WASHINGTON, D.C. (Zenit.org)—The chairman of the U.S. bishops’ conference pro-life committee is inviting people to spend a day with a child and learn the lessons God teaches through him or her.
Cardinal Justin Rigali of Philadelphia, Pennsylvania, affirmed this in a statement released for Respect Life Sunday, which will take place this weekend.Sunday’s celebration will focus on the theme, “Every Child Brings Us God’s Smile.”
The cardinal highlighted his country’s current debate over health care reform, and the relevant life issues enveloped in this conversation.
He pointed out that “a number of Americans believe that the lives and health of only some people are worth safeguarding,” an attitude that he called “deplorable.”
“Despite the opposition of 67% of Americans to taxpayer-funded abortion,” the prelate stated, “all current health care proposals being considered by Congress would allow or mandate abortion funding.”
“Abortion — the direct, intentional killing of an unborn girl or boy — is not health care,” he asserted.
The cardinal denounced the view of population control advocates and some environmentalists who posit that “the neglect, and even the death, of some people” is “a solution to rising health care costs.”
He stated: “Death is not a solution to life’s problems. Only those who are blind to the transcendent reality and meaning of human life could support killing human beings to mitigate economic, social or environmental problems.”
Cardinal Rigali continued, “The antidote to such myopia is to recover an appreciation for the sanctity and dignity of each unique human being.”

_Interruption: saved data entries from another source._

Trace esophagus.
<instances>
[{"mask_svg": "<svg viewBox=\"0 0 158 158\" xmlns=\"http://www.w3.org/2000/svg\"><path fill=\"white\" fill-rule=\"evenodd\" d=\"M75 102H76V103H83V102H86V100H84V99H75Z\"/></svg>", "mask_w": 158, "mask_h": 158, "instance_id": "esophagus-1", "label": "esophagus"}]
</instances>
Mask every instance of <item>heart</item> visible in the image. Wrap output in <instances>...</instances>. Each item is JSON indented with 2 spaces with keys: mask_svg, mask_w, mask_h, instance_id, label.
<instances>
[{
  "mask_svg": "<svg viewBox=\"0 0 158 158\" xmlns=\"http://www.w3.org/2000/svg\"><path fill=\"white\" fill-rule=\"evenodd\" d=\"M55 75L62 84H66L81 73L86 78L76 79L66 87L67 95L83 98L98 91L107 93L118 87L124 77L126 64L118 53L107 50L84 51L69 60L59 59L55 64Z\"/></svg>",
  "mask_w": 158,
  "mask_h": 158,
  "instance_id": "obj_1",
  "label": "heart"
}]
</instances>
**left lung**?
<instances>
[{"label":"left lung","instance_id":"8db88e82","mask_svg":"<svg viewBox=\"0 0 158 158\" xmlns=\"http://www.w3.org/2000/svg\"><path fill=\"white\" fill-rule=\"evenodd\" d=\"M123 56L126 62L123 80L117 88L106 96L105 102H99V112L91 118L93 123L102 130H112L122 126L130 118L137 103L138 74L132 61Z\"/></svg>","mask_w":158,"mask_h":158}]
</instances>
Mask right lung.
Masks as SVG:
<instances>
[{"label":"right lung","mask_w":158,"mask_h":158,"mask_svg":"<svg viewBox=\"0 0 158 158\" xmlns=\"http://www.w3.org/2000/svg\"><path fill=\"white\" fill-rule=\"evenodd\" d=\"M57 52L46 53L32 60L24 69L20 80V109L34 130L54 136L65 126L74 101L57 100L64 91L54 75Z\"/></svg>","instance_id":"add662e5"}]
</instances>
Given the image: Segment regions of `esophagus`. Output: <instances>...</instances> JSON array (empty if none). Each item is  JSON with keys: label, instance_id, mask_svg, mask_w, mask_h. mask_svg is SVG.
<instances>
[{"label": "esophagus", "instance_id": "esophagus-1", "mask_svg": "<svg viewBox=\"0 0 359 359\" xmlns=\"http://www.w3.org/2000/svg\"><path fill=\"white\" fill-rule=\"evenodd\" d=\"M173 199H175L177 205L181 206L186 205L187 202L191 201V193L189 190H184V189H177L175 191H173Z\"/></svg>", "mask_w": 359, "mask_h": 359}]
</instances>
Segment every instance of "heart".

He invited his audience to spend a day with a young child, to discover the “wellspring of joy and giggles,” and capacity of “daring leaps of imagination, probing curiosity, and even reasoned — though sometimes self-centered — appeals for justice.”
The prelate affirmed: “Children delight in God’s creation and love their family unconditionally. God gave every human being these marvelous aptitudes, and children can help us recover and appreciate them anew.”
He denounced the current “cultural hostility to children” and stated that “eliminating our young does not solve problems,” but rather adds to them.
“Children,” the prelate concluded, “and those who are dependent on us due to disability or age, offer us the opportunity to grow in patience, kindness and love.”